Exercise aim
Copy out all of the data exactly as it appears.
··· Extracted data
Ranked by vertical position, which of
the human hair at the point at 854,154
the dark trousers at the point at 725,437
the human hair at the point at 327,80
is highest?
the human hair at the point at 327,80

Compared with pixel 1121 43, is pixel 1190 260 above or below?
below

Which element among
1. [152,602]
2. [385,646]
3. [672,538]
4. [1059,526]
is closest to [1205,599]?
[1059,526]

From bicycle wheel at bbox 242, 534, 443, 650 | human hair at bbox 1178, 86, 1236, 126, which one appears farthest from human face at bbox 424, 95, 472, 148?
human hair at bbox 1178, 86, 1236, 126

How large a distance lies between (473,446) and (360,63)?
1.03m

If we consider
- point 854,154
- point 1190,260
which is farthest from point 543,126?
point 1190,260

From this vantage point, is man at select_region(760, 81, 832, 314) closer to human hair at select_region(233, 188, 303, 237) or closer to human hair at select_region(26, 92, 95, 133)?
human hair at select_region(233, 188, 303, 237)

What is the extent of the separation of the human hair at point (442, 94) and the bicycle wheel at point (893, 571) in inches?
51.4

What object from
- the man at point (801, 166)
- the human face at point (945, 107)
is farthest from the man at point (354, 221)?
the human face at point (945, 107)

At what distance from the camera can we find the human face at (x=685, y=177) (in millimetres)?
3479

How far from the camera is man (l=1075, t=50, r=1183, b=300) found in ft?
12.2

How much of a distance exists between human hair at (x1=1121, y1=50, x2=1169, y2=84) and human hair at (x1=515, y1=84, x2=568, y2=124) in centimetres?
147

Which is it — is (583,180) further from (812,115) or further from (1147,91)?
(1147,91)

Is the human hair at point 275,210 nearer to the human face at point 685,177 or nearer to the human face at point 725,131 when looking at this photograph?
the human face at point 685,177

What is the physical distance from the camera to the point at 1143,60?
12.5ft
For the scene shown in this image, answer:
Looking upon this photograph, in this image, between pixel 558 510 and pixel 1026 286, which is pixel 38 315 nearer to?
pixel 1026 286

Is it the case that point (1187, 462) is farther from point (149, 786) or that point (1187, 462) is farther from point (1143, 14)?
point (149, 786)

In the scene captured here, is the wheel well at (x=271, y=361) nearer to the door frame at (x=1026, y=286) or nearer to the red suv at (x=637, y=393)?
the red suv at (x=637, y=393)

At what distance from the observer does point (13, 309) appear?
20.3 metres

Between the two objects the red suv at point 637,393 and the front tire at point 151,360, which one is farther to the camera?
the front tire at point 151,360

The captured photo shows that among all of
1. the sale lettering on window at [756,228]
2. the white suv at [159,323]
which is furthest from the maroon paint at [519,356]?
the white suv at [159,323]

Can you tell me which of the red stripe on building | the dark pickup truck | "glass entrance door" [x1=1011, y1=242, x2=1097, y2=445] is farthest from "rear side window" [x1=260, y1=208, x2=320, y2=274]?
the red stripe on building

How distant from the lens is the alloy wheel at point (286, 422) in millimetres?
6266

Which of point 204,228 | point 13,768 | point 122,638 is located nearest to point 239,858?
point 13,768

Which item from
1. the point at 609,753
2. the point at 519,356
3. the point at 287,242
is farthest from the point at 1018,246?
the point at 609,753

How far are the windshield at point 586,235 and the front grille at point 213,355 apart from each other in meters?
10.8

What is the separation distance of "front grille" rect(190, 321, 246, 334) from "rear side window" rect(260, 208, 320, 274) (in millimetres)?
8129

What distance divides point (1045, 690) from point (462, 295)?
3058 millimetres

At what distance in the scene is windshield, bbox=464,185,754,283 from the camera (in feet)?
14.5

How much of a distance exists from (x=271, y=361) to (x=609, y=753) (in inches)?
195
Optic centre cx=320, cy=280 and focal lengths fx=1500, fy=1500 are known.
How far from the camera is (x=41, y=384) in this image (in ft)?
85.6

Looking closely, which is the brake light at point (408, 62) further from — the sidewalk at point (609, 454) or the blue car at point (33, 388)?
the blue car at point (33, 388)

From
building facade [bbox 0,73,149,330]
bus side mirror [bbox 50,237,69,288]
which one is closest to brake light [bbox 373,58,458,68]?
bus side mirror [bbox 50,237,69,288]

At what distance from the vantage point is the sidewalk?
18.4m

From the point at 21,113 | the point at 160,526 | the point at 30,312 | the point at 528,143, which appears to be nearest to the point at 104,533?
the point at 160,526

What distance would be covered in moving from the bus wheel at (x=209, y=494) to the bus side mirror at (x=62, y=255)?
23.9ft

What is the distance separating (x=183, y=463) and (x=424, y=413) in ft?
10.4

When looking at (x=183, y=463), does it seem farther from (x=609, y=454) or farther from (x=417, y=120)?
······
Solution to the problem
Ranked by vertical position, which of
the human hair at the point at 854,154
the dark trousers at the point at 725,437
the human hair at the point at 327,80
is highest?
the human hair at the point at 327,80

Compared with pixel 1121 43, is pixel 1190 260 above or below?
below

Which element among
1. [152,602]
2. [385,646]
3. [672,538]
4. [1059,526]
is closest to [1205,599]?
[1059,526]

From bicycle wheel at bbox 242, 534, 443, 650 | human hair at bbox 1178, 86, 1236, 126, which one appears farthest from human face at bbox 424, 95, 472, 148?
human hair at bbox 1178, 86, 1236, 126

How large a distance lies between (473,446) and (360,63)?
1.03m

If we consider
- point 854,154
- point 1190,260
which is farthest from point 543,126?
point 1190,260

From this vantage point, is man at select_region(760, 81, 832, 314) closer to human hair at select_region(233, 188, 303, 237) or closer to human hair at select_region(26, 92, 95, 133)?
human hair at select_region(233, 188, 303, 237)

What is the extent of the separation of the human hair at point (442, 94) and the bicycle wheel at point (893, 571) in inches?
51.4

What object from
- the man at point (801, 166)
- the human face at point (945, 107)
is farthest from the man at point (354, 221)?
the human face at point (945, 107)

At what distance from the camera can we find the human face at (x=685, y=177) (in millimetres)?
3479

How far from the camera is man (l=1075, t=50, r=1183, b=300) found in ft?
12.2

How much of a distance exists between human hair at (x1=1121, y1=50, x2=1169, y2=84) and human hair at (x1=515, y1=84, x2=568, y2=124) in centimetres?
147

Which is it — is (583,180) further from (812,115) or further from (1147,91)?
(1147,91)

Is the human hair at point 275,210 nearer to the human face at point 685,177 or nearer to the human face at point 725,131 when looking at this photograph?
the human face at point 685,177

What is the physical distance from the camera to the point at 1143,60?
12.5ft
For the scene shown in this image, answer:
Looking upon this photograph, in this image, between pixel 558 510 and pixel 1026 286, which is pixel 38 315 nearer to?
pixel 1026 286

Is it the case that point (1187, 462) is farther from point (149, 786) or that point (1187, 462) is farther from point (1143, 14)?
point (149, 786)

In the scene captured here, is the wheel well at (x=271, y=361) nearer to the door frame at (x=1026, y=286) or nearer to the red suv at (x=637, y=393)?
the red suv at (x=637, y=393)

At what distance from the observer does point (13, 309) appear?
20.3 metres

Between the two objects the red suv at point 637,393 and the front tire at point 151,360, which one is farther to the camera?
the front tire at point 151,360

The captured photo shows that among all of
1. the sale lettering on window at [756,228]
2. the white suv at [159,323]
which is furthest from the maroon paint at [519,356]?
the white suv at [159,323]

Can you tell me which of the red stripe on building | the dark pickup truck | "glass entrance door" [x1=1011, y1=242, x2=1097, y2=445] is farthest from "rear side window" [x1=260, y1=208, x2=320, y2=274]?
the red stripe on building

How distant from the lens is the alloy wheel at point (286, 422) in millimetres?
6266

Which of point 204,228 | point 13,768 | point 122,638 is located nearest to point 239,858?
point 13,768

Which item from
1. the point at 609,753
2. the point at 519,356
3. the point at 287,242
is farthest from the point at 1018,246?
the point at 609,753

How far are the windshield at point 586,235 and the front grille at point 213,355 apart from each other in meters?
10.8

What is the separation distance of "front grille" rect(190, 321, 246, 334) from "rear side window" rect(260, 208, 320, 274) (in millimetres)?
8129

What distance divides point (1045, 690) from point (462, 295)?
3058 millimetres

At what distance in the scene is windshield, bbox=464,185,754,283 from the camera (in feet)?
14.5

How much of a distance exists from (x=271, y=361) to (x=609, y=753) (in inches)?
195
Optic centre cx=320, cy=280 and focal lengths fx=1500, fy=1500 are known.
How far from the camera is (x=41, y=384) in this image (in ft)?
85.6

Looking closely, which is the brake light at point (408, 62) further from — the sidewalk at point (609, 454) or the blue car at point (33, 388)?
the blue car at point (33, 388)

From
building facade [bbox 0,73,149,330]
bus side mirror [bbox 50,237,69,288]
which one is closest to brake light [bbox 373,58,458,68]?
bus side mirror [bbox 50,237,69,288]

At what distance from the vantage point is the sidewalk?
18.4m

From the point at 21,113 | the point at 160,526 | the point at 30,312 | the point at 528,143, which appears to be nearest to the point at 104,533?
the point at 160,526

What distance would be covered in moving from the bus wheel at (x=209, y=494) to the bus side mirror at (x=62, y=255)?
23.9ft

What is the distance separating (x=183, y=463) and (x=424, y=413) in ft?
10.4

When looking at (x=183, y=463), does it seem farther from (x=609, y=454) or farther from (x=417, y=120)?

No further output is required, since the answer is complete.